### INPUT RECORDS

# # #

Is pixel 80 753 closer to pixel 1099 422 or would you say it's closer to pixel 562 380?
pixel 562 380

# # #

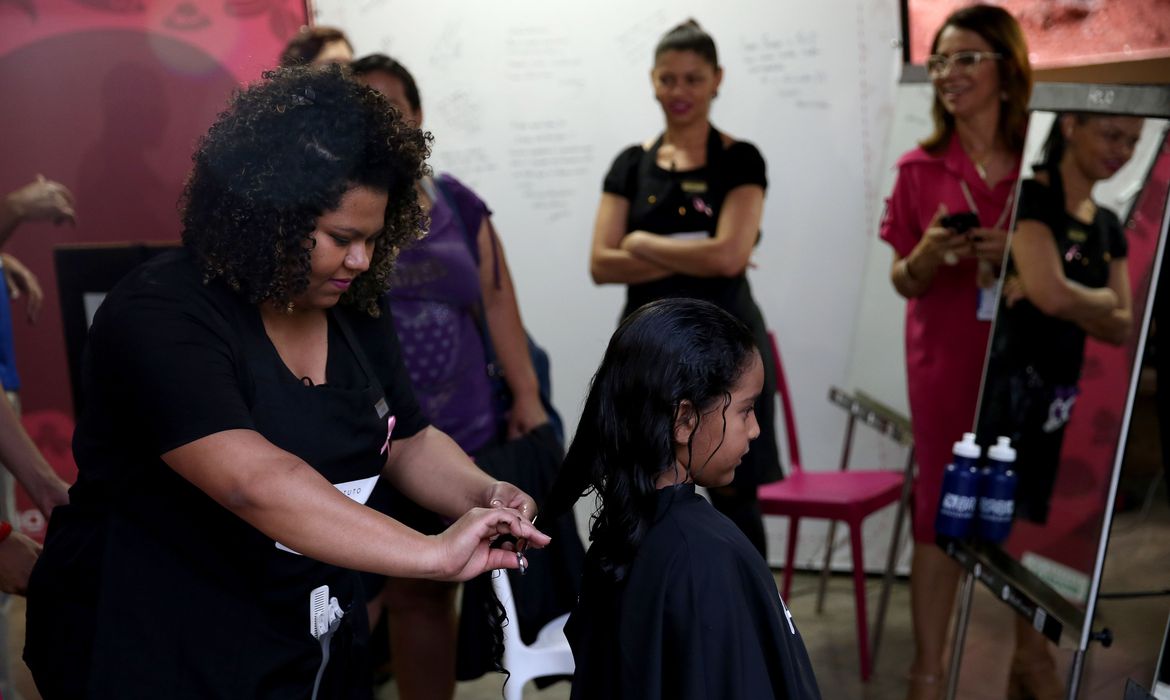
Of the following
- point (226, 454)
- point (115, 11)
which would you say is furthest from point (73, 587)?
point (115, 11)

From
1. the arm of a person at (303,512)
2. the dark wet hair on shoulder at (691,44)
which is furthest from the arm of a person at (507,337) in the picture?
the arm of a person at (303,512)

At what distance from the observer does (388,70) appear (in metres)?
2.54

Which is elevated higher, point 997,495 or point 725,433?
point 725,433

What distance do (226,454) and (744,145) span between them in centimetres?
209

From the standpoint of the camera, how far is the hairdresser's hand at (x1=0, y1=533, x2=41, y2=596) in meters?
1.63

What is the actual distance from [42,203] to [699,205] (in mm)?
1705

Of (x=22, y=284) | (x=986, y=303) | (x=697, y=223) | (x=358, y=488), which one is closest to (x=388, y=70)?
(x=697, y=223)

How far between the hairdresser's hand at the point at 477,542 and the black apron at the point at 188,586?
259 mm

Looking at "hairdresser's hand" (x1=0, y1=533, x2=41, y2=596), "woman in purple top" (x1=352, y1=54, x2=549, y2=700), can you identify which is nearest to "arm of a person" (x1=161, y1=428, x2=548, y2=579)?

# # #

Please output the rows starting at the line that contains "What distance do" and ending at the line that contains "y1=428, x2=548, y2=579)?", both included, repeating them word for word and adding nothing else.

What distance do (226,454) and (744,145) span between them in centimetres?
209

From the standpoint of the camera, how far is the hairdresser's hand at (x1=0, y1=533, x2=41, y2=596) in meters?
1.63

What is the actual distance from [42,203] to [699,205] (in mm)?
1705

Of (x=22, y=284) | (x=986, y=303) | (x=697, y=223) | (x=358, y=488), which one is closest to (x=388, y=70)?
(x=697, y=223)

How far between the hairdresser's hand at the point at 477,542 and the black apron at the point at 188,586?
259 mm

Looking at "hairdresser's hand" (x1=0, y1=533, x2=41, y2=596), "woman in purple top" (x1=352, y1=54, x2=549, y2=700), can you identify which is nearest to "arm of a person" (x1=161, y1=428, x2=548, y2=579)?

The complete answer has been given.